Mumbai:
As he returns home from a five-day trip to the US, Prime Minister Narendra Modi's "marketing skills" have drawn praise from Nationalist Congress Party chief and seasoned politician Sharad Pawar.
"Modi's management skills, his marketing skills, are better than other Prime Ministers," Mr Pawar told NDTV, saying Mr Modi has the ability to promote his work like few prime ministers have been able to do before him.
India, he said, shared a good equation with the US even when Manmohan Singh of the Congress was PM, but that government failed to project and promote the fact like Mr Modi had done.
He pointed out that Mr Modi's visit was strategically planned to have him spend more time in New York which has more Indians, than in Washington.

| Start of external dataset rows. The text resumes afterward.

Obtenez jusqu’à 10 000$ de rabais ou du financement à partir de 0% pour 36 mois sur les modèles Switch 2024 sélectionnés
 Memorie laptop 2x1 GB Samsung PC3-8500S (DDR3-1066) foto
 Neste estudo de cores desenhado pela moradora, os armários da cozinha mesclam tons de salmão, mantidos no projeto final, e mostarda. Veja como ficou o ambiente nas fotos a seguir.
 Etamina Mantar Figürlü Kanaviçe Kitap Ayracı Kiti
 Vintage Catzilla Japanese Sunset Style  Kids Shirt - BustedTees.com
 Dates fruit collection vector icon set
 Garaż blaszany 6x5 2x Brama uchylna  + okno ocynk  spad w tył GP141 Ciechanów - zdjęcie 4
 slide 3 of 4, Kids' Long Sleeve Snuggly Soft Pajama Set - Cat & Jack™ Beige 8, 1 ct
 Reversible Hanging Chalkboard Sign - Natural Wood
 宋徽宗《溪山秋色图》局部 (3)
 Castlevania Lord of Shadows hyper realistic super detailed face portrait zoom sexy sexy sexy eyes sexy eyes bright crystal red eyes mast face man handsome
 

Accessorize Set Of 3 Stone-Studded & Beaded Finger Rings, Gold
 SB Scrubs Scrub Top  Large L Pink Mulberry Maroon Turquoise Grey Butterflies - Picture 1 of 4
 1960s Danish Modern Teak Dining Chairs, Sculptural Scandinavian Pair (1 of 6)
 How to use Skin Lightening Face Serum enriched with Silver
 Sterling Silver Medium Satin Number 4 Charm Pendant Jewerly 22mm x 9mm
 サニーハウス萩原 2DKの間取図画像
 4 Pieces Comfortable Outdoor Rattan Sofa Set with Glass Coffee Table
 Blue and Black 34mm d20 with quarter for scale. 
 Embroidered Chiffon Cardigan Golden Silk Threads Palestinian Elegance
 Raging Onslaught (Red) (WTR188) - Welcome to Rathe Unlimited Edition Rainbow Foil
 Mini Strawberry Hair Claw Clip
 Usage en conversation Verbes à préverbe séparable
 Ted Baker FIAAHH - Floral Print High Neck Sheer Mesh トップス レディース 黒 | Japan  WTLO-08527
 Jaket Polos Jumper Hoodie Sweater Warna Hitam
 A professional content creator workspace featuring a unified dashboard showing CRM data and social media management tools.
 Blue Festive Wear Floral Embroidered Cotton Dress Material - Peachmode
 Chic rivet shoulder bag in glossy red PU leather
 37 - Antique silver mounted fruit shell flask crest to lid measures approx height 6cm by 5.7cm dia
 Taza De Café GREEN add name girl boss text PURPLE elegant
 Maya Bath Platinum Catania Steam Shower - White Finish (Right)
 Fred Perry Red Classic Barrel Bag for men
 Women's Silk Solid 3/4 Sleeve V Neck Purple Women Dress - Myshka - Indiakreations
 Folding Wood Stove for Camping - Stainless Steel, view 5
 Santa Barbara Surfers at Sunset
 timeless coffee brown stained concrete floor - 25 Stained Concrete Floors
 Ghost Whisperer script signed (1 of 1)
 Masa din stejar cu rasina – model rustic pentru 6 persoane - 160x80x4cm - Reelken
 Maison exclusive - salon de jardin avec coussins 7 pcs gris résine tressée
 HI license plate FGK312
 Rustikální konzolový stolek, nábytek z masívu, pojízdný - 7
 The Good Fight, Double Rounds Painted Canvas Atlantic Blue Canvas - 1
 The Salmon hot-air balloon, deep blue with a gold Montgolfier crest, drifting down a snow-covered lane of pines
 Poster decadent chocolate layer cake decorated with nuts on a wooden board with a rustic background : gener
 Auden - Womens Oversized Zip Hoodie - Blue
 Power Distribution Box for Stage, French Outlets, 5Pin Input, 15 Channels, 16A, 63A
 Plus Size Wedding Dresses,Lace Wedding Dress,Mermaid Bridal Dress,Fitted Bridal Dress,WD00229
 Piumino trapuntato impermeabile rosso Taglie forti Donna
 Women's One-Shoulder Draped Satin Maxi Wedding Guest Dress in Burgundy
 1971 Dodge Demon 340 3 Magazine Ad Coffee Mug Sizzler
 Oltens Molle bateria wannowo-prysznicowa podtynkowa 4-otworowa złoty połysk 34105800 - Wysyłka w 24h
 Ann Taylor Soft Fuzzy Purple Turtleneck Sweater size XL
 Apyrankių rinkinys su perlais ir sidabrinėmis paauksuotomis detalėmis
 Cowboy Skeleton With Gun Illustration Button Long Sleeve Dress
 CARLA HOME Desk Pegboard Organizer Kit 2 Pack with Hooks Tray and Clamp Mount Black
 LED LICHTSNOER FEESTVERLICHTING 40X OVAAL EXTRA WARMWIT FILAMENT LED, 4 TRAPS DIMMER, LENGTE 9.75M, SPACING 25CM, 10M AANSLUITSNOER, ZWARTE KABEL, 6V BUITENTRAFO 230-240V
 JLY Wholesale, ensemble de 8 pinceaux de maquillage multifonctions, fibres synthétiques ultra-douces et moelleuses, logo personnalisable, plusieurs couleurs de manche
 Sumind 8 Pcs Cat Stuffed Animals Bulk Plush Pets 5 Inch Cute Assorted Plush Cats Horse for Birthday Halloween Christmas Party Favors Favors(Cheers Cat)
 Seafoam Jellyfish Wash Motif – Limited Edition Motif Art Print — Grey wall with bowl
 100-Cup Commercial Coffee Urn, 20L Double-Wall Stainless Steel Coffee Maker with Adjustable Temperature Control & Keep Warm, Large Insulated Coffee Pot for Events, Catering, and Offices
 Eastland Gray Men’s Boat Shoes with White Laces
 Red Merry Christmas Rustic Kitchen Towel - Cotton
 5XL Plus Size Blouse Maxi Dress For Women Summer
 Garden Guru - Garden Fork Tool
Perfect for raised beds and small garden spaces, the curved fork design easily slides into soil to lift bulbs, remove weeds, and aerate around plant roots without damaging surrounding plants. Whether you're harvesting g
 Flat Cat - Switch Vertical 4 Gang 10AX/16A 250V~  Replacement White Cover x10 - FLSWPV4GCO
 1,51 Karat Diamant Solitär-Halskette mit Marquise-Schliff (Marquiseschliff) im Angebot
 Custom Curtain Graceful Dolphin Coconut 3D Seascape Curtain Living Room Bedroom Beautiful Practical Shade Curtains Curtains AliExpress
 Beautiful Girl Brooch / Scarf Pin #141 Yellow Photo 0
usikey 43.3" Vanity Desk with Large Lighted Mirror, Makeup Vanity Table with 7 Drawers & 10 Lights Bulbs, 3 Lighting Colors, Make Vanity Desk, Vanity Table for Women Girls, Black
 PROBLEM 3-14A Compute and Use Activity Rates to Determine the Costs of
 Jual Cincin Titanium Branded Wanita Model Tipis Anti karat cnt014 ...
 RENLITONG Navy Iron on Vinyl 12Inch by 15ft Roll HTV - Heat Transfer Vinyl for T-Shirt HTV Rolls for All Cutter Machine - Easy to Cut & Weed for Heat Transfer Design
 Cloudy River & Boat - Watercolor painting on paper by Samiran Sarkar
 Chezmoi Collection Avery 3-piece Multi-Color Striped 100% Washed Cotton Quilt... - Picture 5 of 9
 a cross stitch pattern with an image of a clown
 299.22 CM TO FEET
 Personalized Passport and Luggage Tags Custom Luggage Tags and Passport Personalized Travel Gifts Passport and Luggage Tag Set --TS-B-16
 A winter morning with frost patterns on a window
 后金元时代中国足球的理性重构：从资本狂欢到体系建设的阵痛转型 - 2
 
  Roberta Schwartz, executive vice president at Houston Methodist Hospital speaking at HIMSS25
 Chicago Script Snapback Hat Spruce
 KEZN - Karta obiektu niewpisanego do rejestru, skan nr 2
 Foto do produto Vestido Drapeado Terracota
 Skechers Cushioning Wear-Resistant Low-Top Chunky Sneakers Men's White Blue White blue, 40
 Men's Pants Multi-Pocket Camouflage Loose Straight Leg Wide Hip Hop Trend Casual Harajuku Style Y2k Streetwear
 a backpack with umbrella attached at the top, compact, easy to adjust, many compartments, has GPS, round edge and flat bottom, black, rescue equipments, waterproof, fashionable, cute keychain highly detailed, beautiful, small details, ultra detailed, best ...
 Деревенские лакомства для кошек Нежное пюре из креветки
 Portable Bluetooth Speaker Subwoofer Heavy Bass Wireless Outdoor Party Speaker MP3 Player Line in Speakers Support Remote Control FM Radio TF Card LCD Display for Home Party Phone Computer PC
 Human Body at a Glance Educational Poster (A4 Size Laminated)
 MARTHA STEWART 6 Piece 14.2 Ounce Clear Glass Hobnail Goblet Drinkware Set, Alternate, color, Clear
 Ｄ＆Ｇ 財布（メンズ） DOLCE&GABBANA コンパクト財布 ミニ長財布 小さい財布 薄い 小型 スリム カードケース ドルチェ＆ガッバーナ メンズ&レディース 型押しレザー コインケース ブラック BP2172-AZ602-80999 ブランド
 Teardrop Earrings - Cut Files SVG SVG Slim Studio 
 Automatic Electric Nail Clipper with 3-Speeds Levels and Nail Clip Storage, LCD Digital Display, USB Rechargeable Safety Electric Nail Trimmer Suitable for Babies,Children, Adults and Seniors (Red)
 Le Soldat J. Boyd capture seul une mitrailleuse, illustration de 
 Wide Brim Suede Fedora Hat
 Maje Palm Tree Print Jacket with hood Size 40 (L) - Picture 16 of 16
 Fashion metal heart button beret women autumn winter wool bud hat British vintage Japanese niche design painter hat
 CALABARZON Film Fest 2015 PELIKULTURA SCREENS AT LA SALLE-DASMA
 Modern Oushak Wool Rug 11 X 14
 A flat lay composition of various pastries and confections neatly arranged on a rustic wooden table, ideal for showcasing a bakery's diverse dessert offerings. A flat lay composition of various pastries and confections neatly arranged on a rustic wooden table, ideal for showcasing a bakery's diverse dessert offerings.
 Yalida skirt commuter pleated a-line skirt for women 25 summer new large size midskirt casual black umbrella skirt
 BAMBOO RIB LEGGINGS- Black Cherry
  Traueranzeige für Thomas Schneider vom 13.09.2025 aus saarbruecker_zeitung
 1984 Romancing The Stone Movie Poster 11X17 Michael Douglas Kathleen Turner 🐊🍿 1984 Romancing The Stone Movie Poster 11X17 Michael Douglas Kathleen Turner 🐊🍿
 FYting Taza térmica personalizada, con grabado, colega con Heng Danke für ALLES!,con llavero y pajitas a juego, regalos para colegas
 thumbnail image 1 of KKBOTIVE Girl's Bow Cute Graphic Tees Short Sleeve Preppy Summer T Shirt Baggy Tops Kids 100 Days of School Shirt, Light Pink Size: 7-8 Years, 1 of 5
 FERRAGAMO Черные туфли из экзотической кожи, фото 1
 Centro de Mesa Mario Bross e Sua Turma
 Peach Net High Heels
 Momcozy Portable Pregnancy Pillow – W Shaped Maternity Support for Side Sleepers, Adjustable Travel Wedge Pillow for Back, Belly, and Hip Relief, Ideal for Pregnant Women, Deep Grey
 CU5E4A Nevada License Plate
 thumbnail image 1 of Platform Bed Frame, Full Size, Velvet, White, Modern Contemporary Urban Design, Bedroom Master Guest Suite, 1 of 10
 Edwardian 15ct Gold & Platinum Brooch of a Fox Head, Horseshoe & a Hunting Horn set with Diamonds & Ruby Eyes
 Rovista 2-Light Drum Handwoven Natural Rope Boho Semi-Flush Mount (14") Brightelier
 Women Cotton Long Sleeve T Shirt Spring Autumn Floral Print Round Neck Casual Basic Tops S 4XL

In the US, wherever Mr Modi went he was greeted by fans chanting his name. A boisterous, glitzy welcome for him by Indian Americans at New York's Madison Square Garden has been called a "rack star reception."
Mr Pawar said the visit was designed also to send a signal back home about Mr Modi's popularity.
The NCP chief's comments come amid speculation about possible political realignments with two major alliances coming apart just before state elections in Maharashtra. The BJP ditched the Shiv Sena and the NCP split with the Congress over seat sharing.
Both dumped parties, the Shiv Sena and the Congress, have alleged a growing coziness between their former allies; the NCP and the BJP have repeatedly and vehemently denied any chance of joining hands before or after the October 15 assembly elections. All four parties are now contesting the elections on their own for the first time in decades.
Mr Pawar said he did not expect Mr Modi's BJP to enjoy the same success that it did in the national elections four moths ago, when it routed his party and the Congress.
He said that was a US presidential style election - "It was BJP's Narendra Modi vs Congress Rahul Gandhi... people accepted Modi."
The NDA, he said got the Modi advantage and the UPA, and it constituents like his NCP, suffered because "we were associated with the Congress".
In the state elections, he said, "The BJP is still projecting Modi, but its different - he will not take oath."